- Text under study:
________
As the types of tests in Table 2 are performed on a piece of software, defects are found and removed from the software. The more defects found and removed during testing, the fewer defects encountered by the software during runtime. Defects encountered during runtime lead to failures in the software. Failures in the software produce exceptional conditions for the software to operate under. Exceptional conditions require exception handlers. So the balancing act is between defect removal during the testing stages versus defect survival during exception handling. Figure 1 shows the transformation from programmer error to exceptional condition in software requiring an exception handler.

Figure 1

Figure 1 Transformation from programmer error to exceptional condition in software requiring an exception handler.
________
- Supplied data:
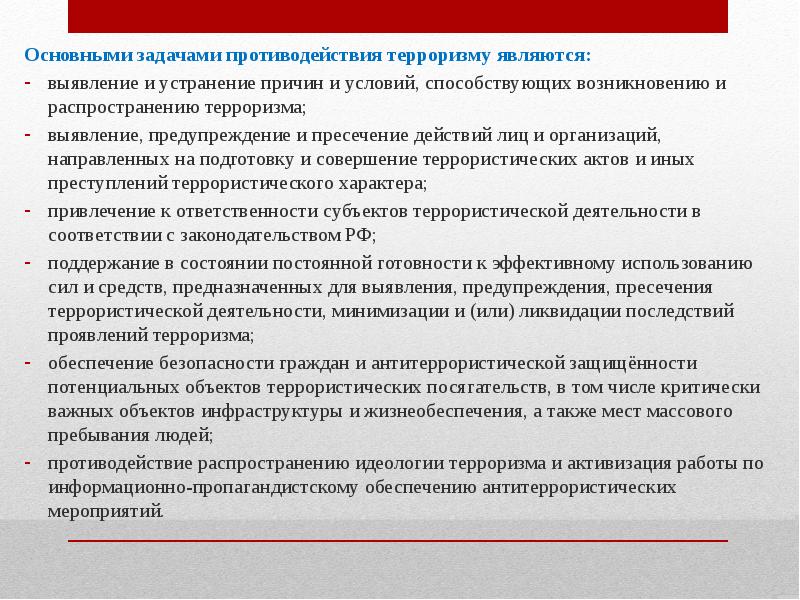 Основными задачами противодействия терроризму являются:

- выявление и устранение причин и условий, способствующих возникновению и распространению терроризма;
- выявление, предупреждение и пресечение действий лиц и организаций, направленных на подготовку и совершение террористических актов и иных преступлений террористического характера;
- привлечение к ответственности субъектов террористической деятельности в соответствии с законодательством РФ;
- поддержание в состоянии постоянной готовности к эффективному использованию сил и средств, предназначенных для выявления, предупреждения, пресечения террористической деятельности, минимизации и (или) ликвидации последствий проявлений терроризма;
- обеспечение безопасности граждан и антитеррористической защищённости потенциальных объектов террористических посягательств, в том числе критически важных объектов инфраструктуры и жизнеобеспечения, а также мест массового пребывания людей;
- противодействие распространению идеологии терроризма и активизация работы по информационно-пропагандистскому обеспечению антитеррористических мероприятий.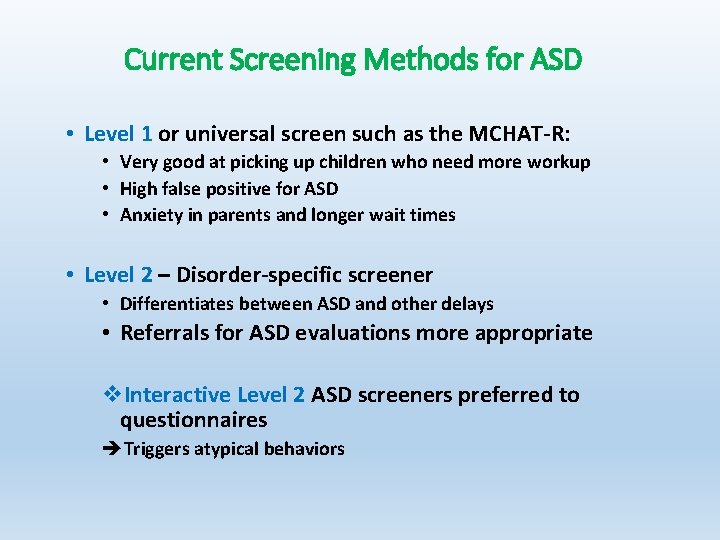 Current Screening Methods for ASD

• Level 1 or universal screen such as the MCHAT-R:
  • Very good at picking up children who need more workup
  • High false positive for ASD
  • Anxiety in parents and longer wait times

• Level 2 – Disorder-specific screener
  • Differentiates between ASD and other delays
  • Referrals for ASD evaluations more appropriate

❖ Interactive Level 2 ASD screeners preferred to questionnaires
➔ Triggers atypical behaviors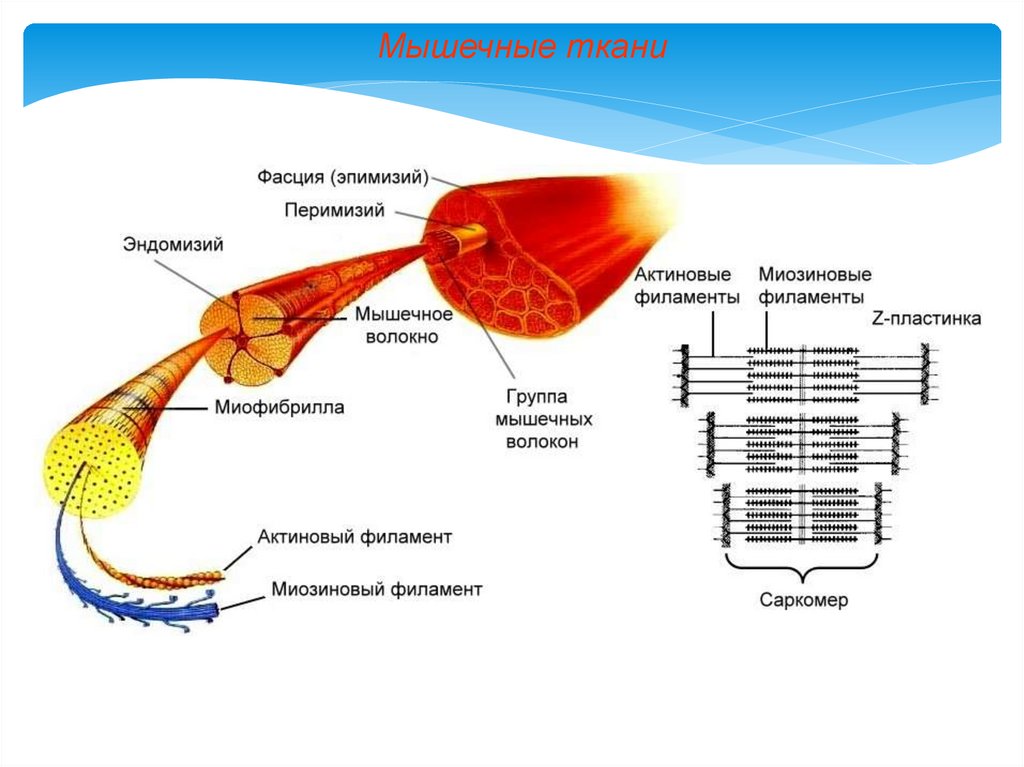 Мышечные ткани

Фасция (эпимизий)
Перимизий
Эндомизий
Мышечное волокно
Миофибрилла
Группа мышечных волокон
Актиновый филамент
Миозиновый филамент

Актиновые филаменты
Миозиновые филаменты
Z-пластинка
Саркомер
________
- Task to carry out: According to the text on software defects and exception handling, what do exceptional conditions require? The records do not figure in any of this.

- Answer section: Exceptional conditions require exception handlers.